Nos comentários, também há várias pessoas oferecendo envio de PIX para Marcelle. “Não quero doação, só que continuar minha vida normal”, diz. A partir da repercussão, a faxineira passou a receber o auxílio de uma advogada de forma voluntária.

O valor acordado pela faxina havia sido de R$ 250. A princípio o contratante não quis pagar, alegando que Marcelle não havia terminado o serviço. No entanto, a diarista afirma que no dia 1º de março ele fez o depósito do valor completo.

Marcelle é mãe solo de seis crianças, trabalha como faxineira e como doceira. Assim como a maioria das trabalhadoras domésticas do Brasil, Marcelle é uma mulher negra. Pesquisa de 2022 do Departamento Intersindical de Estudos e Estatísticas (Dieese), mostrou que as mulheres representam 92% das pessoas ocupadas no trabalho doméstico no país, e 65% delas são negras. Outro dado é que maioria tem mais de 40 anos e renda média inferior a um salário mínimo.

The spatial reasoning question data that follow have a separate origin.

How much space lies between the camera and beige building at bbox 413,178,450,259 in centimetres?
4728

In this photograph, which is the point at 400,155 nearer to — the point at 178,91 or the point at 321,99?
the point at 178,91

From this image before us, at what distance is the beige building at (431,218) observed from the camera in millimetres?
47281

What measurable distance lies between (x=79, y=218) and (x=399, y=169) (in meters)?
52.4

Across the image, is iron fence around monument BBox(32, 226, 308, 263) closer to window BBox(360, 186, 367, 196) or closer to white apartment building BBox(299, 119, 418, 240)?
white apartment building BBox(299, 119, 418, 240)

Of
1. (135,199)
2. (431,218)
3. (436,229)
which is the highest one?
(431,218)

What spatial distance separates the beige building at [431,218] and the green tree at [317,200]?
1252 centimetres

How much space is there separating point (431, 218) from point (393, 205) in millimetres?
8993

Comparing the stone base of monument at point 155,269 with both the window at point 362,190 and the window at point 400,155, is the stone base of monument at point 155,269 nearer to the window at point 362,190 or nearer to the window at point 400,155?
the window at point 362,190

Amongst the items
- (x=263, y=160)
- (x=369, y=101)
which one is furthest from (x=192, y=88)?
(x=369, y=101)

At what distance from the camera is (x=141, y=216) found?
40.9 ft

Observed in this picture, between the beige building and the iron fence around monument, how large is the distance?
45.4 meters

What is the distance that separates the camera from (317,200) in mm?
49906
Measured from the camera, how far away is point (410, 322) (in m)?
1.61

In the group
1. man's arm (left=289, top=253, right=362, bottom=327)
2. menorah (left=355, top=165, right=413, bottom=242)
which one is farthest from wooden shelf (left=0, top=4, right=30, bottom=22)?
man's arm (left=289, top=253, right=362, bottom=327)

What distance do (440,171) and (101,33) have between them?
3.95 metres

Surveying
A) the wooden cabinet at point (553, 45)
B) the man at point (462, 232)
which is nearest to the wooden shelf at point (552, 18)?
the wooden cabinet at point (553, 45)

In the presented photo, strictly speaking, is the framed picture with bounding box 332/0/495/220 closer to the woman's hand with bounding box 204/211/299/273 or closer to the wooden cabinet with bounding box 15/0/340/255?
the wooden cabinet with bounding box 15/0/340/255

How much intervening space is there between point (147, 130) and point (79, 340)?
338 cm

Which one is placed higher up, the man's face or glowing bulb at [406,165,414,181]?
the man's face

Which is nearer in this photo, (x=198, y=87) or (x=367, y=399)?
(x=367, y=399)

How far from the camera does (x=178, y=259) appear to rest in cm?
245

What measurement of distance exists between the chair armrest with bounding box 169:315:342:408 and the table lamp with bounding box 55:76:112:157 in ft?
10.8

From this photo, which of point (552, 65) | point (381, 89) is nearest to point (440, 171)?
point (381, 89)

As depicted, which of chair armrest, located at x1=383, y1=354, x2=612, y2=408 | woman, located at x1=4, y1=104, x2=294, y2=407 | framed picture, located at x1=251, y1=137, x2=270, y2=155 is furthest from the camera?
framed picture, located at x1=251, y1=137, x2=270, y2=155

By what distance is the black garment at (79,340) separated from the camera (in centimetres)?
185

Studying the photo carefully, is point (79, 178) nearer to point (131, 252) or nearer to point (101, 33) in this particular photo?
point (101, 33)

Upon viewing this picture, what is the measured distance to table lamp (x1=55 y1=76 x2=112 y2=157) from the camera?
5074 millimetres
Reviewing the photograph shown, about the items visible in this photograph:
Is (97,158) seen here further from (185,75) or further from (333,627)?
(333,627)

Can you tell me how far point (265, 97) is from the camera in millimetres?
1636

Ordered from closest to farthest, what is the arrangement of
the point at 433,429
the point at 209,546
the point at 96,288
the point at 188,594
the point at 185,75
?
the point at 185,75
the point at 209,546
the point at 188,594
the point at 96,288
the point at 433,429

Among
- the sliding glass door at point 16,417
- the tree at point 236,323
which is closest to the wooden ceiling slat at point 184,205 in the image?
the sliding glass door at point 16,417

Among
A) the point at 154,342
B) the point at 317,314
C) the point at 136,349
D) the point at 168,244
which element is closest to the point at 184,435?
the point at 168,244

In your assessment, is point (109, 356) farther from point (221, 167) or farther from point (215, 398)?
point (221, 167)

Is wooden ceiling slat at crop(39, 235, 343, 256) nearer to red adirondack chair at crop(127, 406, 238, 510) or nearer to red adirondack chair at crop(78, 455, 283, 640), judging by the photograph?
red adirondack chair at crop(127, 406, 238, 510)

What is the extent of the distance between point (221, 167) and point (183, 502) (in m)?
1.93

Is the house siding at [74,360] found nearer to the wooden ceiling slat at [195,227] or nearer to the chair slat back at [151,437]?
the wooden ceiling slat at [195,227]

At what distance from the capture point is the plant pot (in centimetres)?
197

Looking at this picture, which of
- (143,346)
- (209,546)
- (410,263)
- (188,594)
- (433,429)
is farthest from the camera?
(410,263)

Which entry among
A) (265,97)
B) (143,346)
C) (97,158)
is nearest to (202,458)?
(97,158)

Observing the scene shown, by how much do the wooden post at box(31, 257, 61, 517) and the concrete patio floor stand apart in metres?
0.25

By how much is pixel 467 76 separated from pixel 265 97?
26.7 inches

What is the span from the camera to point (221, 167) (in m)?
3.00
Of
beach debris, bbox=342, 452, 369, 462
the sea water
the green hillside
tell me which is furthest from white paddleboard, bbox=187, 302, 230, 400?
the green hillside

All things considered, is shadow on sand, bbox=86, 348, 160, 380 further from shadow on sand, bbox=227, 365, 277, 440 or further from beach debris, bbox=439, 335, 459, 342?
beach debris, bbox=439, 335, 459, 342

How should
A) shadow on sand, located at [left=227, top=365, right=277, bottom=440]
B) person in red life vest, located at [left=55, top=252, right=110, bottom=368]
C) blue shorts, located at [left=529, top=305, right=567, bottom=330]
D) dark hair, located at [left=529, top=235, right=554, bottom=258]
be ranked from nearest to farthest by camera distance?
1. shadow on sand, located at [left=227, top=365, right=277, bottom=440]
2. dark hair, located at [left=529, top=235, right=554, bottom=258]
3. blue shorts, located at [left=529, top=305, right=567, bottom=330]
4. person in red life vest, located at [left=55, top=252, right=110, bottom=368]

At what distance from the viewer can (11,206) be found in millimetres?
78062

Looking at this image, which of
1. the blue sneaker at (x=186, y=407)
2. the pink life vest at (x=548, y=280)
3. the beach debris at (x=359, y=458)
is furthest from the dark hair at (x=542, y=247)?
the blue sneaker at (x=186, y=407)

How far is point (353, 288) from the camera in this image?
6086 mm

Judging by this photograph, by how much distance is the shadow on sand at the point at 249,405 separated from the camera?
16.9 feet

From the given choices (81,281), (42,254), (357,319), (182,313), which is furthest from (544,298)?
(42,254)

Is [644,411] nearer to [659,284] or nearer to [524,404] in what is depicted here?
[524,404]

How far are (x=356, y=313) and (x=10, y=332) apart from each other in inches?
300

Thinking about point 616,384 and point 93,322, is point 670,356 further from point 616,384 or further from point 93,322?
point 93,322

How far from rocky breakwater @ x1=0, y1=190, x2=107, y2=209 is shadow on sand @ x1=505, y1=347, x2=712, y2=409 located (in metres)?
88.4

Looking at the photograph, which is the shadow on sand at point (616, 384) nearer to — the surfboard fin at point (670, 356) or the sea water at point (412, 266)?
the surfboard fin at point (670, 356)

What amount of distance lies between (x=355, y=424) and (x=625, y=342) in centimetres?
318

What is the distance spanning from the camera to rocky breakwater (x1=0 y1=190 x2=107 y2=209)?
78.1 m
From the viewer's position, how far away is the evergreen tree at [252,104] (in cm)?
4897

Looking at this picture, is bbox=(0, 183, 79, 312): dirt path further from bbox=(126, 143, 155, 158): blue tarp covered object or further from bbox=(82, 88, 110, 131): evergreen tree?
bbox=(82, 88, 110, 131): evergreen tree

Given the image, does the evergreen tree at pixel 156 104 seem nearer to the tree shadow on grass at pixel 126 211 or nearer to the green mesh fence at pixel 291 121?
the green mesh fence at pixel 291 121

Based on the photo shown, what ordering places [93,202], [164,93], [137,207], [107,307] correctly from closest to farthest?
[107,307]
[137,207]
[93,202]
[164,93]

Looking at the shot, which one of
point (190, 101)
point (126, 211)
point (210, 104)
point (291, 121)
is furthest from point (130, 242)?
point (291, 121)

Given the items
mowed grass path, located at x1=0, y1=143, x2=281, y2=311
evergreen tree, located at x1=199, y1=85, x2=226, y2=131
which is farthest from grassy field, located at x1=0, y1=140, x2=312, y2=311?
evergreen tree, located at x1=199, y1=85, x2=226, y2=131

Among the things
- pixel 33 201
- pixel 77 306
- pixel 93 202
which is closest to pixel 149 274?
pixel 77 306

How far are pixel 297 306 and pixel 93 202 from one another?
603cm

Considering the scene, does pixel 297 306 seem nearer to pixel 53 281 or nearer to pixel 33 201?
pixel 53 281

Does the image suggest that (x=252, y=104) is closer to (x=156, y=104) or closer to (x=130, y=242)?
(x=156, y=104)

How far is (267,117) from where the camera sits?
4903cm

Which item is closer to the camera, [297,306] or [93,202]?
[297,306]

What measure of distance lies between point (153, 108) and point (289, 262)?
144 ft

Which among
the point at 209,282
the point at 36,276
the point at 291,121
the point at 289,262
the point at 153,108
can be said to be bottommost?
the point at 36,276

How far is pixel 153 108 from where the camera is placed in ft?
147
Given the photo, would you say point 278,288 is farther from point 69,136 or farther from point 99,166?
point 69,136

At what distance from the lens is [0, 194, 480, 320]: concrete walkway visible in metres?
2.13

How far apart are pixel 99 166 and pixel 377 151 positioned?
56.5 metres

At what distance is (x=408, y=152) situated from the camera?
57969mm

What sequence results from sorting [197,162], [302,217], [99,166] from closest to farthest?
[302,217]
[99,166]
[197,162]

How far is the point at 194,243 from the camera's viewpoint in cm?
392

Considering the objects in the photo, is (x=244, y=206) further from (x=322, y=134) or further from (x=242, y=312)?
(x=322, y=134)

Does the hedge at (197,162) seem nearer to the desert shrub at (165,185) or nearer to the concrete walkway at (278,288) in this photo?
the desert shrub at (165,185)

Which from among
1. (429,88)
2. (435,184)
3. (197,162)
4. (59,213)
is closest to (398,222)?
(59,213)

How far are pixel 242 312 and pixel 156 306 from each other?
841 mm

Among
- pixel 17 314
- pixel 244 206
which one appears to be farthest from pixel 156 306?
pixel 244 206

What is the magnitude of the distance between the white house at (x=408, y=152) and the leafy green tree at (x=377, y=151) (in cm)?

A forma como o trabalho doméstico é tratado no Brasil é também herança da escravidão. Em entrevista ao Nós, mulheres da periferia, Luiza Batista, presidenta da Federação das Trabalhadoras Domésticas, afirmou: “O trabalho doméstico vem daquela época, das mulheres negras que eram mucamas, que faziam o trabalho dentro das casas grandes. Era uma violência tremenda. O trabalho doméstico tem tudo a ver com o resquício da escravidão”.